**TASK DETAILS**: Extract exactly and only the lines of the data below, starting at the line with "site 3433, 2012-05-12" and stopping after the final line.

Records from a dataset:
+++

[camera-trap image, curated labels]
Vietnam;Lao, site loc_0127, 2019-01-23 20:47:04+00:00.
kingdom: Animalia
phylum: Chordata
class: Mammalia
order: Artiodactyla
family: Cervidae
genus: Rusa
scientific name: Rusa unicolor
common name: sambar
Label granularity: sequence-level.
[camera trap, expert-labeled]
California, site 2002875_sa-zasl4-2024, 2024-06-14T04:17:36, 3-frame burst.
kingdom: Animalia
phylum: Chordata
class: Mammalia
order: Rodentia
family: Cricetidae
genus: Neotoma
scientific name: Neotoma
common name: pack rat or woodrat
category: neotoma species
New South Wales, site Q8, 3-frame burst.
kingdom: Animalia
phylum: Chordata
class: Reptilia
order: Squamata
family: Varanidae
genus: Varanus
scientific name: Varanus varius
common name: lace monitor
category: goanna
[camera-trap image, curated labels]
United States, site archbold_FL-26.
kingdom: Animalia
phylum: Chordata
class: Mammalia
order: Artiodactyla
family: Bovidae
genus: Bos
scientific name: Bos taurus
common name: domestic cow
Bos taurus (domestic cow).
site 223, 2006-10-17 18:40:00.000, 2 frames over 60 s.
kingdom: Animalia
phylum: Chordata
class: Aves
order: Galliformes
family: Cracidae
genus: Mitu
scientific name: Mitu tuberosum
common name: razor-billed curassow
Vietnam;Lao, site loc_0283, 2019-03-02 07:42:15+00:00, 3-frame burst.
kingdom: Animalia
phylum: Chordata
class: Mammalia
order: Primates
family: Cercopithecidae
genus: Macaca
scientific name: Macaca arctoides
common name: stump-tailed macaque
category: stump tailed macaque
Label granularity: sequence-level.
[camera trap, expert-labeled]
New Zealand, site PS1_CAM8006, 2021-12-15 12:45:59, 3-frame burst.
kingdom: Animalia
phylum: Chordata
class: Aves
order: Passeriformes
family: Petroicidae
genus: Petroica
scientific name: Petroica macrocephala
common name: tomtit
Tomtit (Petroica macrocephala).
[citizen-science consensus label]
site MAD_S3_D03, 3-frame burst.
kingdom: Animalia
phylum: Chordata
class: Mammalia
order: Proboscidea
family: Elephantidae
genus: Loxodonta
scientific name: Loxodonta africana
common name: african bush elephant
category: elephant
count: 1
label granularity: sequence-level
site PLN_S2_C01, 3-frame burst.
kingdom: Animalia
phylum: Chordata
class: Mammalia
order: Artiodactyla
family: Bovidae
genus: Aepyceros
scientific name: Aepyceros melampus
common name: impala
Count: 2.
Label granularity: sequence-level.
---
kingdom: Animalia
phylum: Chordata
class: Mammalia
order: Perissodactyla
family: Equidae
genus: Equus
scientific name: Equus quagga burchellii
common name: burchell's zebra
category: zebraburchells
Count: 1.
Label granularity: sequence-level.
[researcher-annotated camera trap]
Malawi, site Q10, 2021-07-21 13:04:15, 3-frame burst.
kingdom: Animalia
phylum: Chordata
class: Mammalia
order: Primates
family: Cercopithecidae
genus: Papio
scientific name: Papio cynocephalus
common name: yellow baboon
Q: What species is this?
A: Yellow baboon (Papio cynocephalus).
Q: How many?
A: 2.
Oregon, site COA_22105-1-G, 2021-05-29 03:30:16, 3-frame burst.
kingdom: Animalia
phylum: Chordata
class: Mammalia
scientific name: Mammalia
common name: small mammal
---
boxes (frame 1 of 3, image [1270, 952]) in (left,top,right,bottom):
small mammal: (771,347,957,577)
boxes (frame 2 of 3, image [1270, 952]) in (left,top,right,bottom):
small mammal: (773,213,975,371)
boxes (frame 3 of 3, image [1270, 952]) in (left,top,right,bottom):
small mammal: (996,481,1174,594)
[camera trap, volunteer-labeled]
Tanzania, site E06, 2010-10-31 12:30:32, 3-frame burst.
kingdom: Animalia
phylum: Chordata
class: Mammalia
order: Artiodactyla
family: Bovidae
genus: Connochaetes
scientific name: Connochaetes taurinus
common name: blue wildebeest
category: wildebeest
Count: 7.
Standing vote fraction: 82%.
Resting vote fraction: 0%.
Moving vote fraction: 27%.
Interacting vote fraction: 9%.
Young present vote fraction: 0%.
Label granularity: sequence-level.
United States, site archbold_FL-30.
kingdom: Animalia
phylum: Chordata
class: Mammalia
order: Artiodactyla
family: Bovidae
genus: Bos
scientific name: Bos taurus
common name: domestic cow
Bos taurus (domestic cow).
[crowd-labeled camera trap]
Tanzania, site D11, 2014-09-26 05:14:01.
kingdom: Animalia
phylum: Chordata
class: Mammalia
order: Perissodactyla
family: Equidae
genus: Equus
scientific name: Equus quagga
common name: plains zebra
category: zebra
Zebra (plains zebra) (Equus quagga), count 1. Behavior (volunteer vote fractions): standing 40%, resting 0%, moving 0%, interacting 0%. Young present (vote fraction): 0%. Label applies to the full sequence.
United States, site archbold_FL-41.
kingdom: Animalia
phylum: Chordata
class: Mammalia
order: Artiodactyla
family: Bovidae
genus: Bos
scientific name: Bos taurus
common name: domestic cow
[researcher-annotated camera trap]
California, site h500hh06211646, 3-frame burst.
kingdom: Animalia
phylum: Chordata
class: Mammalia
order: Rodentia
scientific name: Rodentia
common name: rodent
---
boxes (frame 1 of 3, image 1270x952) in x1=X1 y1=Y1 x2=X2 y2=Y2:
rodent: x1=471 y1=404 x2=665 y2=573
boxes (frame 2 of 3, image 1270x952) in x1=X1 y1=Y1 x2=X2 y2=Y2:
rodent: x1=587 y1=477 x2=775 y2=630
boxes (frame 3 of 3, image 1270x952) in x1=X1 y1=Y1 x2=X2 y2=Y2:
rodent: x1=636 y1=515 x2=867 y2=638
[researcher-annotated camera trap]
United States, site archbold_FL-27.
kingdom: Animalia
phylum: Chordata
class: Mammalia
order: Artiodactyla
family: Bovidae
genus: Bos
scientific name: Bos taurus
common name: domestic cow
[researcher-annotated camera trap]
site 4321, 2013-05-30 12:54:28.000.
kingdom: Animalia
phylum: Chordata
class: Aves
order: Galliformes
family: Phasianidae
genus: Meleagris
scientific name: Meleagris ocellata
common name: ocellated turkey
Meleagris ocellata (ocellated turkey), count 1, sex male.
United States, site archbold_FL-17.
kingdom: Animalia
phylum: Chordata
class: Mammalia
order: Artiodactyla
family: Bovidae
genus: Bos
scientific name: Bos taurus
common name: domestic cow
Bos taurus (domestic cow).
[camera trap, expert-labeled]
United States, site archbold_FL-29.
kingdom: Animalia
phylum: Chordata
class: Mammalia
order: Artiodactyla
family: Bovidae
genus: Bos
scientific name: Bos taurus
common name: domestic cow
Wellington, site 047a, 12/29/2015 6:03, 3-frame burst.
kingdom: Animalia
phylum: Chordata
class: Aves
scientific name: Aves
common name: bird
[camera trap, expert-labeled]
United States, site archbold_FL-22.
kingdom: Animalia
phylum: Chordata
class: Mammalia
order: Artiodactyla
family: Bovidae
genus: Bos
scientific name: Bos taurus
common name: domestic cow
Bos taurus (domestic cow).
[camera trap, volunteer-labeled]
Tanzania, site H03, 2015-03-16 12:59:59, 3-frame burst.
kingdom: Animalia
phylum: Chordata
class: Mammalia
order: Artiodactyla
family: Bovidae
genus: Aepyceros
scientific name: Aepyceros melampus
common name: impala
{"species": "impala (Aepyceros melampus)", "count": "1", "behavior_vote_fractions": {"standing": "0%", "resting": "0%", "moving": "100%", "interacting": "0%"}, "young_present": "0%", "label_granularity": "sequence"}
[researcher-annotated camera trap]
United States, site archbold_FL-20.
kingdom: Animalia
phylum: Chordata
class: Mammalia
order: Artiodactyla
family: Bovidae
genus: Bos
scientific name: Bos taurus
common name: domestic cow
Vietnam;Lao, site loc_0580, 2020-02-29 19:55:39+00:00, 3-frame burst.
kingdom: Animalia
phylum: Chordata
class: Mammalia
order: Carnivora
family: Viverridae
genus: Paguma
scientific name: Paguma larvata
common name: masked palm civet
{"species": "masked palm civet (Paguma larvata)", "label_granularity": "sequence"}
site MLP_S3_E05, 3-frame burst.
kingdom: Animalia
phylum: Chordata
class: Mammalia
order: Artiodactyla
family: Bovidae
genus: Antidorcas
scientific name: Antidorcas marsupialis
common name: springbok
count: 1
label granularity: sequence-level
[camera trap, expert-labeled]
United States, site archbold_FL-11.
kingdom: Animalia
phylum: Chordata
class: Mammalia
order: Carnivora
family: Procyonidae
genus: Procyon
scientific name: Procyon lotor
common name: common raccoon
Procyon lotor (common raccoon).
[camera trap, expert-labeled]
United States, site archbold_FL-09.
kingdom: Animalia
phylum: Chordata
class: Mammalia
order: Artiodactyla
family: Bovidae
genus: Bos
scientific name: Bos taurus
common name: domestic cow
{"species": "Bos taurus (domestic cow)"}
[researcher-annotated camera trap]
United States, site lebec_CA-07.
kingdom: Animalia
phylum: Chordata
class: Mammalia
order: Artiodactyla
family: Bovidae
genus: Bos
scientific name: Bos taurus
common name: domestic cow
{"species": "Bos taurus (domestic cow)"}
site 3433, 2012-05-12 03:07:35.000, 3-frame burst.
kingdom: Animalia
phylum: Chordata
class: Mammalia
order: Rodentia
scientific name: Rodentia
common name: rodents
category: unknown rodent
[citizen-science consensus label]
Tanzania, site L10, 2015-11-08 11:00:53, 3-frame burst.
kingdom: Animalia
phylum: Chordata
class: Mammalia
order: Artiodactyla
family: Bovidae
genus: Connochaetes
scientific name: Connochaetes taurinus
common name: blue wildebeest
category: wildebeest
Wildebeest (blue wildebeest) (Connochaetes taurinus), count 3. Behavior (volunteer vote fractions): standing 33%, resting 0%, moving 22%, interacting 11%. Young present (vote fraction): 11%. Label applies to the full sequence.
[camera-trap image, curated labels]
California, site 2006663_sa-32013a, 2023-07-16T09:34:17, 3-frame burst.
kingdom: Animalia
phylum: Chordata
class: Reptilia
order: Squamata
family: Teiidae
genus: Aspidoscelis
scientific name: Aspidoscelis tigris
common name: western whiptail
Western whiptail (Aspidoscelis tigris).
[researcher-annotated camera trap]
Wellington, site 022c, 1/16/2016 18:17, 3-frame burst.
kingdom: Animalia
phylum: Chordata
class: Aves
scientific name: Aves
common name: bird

+++

**ANSWER SPACE**:
site 3433, 2012-05-12 03:07:35.000, 3-frame burst.
kingdom: Animalia
phylum: Chordata
class: Mammalia
order: Rodentia
scientific name: Rodentia
common name: rodents
category: unknown rodent
[citizen-science consensus label]
Tanzania, site L10, 2015-11-08 11:00:53, 3-frame burst.
kingdom: Animalia
phylum: Chordata
class: Mammalia
order: Artiodactyla
family: Bovidae
genus: Connochaetes
scientific name: Connochaetes taurinus
common name: blue wildebeest
category: wildebeest
Wildebeest (blue wildebeest) (Connochaetes taurinus), count 3. Behavior (volunteer vote fractions): standing 33%, resting 0%, moving 22%, interacting 11%. Young present (vote fraction): 11%. Label applies to the full sequence.
[camera-trap image, curated labels]
California, site 2006663_sa-32013a, 2023-07-16T09:34:17, 3-frame burst.
kingdom: Animalia
phylum: Chordata
class: Reptilia
order: Squamata
family: Teiidae
genus: Aspidoscelis
scientific name: Aspidoscelis tigris
common name: western whiptail
Western whiptail (Aspidoscelis tigris).
[researcher-annotated camera trap]
Wellington, site 022c, 1/16/2016 18:17, 3-frame burst.
kingdom: Animalia
phylum: Chordata
class: Aves
scientific name: Aves
common name: bird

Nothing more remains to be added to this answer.